Aim.
Copy out the lines of the records word for word, everything from the line containing "Is double-hung window" down to the line containing "778 centimetres", both of those lines included.

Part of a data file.
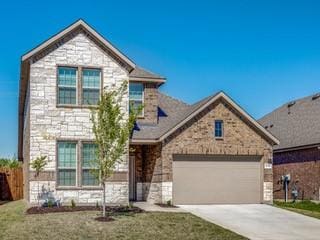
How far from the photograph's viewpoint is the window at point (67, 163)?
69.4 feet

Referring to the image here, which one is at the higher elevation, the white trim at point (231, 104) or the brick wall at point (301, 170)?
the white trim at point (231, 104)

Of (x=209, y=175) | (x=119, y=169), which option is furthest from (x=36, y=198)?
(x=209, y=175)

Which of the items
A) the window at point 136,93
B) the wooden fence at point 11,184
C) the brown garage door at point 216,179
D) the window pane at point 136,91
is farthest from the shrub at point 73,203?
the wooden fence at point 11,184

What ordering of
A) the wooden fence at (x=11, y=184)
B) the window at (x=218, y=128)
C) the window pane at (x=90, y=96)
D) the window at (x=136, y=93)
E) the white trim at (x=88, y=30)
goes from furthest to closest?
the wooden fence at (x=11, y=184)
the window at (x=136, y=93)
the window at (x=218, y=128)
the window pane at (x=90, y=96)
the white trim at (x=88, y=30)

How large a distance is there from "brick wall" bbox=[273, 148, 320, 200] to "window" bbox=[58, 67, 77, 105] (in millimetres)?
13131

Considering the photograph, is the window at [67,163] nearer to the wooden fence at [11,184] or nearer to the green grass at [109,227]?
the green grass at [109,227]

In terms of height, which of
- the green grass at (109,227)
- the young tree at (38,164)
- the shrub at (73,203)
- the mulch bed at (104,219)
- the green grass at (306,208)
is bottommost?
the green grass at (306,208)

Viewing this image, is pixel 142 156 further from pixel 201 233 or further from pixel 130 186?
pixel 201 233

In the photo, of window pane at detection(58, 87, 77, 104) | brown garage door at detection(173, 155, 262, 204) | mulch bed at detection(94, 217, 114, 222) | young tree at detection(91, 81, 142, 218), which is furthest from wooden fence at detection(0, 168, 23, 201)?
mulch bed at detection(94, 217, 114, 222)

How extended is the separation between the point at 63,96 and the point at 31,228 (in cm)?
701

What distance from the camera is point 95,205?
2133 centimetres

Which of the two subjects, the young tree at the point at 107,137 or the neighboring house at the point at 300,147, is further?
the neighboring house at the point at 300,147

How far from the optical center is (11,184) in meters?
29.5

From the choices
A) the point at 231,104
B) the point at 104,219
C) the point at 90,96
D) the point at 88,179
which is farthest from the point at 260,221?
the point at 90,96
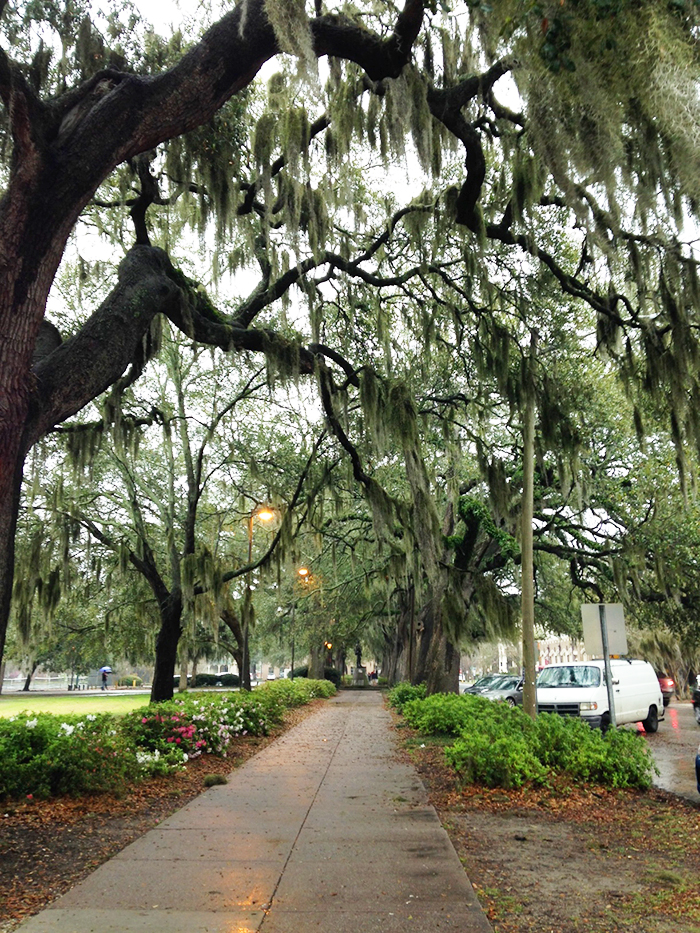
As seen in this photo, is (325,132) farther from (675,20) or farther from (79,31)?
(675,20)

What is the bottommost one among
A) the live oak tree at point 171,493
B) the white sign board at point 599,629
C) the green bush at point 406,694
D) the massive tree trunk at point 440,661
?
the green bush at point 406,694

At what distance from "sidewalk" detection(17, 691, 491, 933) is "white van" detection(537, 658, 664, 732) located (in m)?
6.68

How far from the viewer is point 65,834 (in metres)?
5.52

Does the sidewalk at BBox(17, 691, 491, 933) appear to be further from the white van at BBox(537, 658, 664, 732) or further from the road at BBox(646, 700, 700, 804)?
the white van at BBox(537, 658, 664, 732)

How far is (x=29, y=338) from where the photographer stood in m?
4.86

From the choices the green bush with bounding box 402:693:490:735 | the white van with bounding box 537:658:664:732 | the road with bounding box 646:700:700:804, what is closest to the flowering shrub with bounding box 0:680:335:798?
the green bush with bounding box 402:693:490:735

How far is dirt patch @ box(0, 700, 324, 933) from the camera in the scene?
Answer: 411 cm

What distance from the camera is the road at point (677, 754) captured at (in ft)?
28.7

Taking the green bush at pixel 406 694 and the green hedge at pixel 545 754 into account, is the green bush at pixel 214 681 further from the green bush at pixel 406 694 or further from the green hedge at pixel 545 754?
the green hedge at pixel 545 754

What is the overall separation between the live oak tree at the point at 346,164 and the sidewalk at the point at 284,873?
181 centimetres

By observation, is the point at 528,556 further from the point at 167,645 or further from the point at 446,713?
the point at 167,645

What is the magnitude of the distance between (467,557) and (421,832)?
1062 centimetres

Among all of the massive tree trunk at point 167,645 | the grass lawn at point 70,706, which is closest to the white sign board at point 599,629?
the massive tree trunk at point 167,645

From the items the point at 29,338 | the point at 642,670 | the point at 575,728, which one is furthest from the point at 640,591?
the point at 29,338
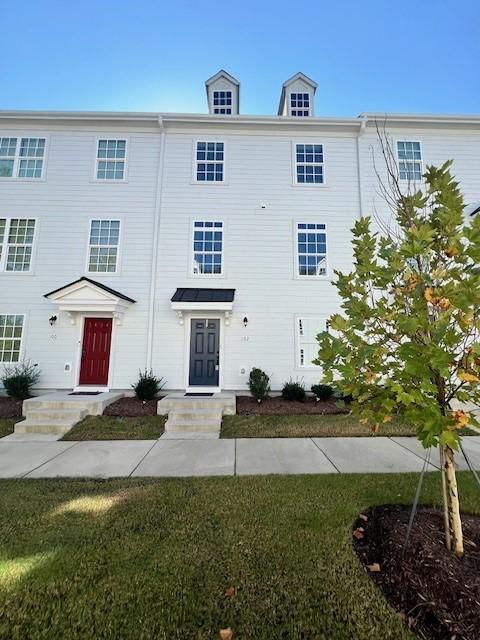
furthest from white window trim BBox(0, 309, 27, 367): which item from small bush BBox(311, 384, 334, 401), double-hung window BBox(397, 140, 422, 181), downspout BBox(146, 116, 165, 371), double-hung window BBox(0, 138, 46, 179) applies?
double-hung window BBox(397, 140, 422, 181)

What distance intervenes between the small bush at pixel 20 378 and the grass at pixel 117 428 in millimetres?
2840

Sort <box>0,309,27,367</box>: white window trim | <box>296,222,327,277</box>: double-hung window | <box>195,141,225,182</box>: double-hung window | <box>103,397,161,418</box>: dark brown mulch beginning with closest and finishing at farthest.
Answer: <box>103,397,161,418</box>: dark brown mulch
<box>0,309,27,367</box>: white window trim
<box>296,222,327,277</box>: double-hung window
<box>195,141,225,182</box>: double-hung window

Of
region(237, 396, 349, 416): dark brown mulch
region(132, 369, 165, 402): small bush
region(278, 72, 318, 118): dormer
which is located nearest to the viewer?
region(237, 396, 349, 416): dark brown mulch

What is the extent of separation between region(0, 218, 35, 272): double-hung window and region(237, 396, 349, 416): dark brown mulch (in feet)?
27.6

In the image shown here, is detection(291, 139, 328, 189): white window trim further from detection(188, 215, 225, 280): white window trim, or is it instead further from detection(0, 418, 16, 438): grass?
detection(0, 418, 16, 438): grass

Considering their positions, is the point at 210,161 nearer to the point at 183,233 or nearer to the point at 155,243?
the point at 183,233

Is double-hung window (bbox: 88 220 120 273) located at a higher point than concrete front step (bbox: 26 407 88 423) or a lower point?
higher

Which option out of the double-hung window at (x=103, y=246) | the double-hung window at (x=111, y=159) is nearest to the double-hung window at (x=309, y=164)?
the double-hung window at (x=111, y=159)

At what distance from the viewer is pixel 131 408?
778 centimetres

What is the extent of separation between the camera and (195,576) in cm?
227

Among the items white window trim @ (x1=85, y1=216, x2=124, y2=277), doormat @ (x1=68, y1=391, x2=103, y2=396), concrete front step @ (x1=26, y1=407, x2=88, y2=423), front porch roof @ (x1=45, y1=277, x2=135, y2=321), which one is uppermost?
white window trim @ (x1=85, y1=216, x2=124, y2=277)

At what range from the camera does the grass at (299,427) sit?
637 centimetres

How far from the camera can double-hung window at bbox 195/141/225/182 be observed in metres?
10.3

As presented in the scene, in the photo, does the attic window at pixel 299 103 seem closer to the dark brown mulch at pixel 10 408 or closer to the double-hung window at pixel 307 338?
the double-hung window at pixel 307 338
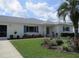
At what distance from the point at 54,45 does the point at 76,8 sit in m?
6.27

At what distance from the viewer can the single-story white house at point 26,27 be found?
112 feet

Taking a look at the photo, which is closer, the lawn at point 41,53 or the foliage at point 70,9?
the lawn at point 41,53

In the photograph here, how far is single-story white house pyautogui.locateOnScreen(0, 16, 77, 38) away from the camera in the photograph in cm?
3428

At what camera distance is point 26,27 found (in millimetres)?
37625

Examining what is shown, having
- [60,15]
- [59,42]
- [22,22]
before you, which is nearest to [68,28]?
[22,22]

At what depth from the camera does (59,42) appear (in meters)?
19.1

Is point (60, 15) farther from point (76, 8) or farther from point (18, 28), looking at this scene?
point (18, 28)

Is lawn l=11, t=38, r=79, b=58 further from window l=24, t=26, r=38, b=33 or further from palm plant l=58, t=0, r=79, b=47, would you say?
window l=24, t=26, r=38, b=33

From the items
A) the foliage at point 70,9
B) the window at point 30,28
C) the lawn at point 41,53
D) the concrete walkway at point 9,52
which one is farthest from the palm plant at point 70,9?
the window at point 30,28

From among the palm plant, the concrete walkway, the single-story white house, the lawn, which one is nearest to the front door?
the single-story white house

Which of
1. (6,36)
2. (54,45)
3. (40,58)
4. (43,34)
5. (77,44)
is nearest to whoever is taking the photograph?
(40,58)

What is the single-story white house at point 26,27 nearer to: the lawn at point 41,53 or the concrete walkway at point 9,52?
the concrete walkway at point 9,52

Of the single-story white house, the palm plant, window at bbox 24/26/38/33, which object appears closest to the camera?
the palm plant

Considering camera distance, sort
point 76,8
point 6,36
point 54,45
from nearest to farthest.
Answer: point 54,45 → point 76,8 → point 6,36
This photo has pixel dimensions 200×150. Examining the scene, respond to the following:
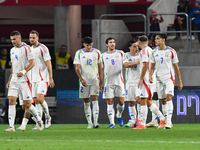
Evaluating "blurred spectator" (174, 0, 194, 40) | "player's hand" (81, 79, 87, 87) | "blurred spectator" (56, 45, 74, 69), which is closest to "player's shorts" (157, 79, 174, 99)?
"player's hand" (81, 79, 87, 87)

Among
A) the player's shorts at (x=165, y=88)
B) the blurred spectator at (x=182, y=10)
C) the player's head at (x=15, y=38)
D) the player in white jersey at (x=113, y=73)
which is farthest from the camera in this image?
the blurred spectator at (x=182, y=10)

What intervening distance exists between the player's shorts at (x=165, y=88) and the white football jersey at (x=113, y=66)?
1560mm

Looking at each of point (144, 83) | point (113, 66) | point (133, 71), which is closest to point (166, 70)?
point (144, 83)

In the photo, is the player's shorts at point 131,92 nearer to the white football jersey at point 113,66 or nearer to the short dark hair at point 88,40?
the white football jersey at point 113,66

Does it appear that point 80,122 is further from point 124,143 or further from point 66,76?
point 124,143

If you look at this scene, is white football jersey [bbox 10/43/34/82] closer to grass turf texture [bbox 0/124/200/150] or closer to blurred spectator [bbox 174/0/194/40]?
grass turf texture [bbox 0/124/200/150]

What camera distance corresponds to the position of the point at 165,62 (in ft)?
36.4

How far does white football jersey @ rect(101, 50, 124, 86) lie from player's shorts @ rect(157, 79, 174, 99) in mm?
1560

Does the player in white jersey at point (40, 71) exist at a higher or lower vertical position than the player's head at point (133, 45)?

Output.
Is double-hung window (bbox: 88 220 120 273) located at a higher point than concrete front step (bbox: 26 407 88 423) or a lower point?
higher

Which option out of the double-hung window at (x=103, y=246) | the double-hung window at (x=111, y=159) is nearest to the double-hung window at (x=309, y=164)?
the double-hung window at (x=111, y=159)

At what distance from the viewer is pixel 131 408?
778 centimetres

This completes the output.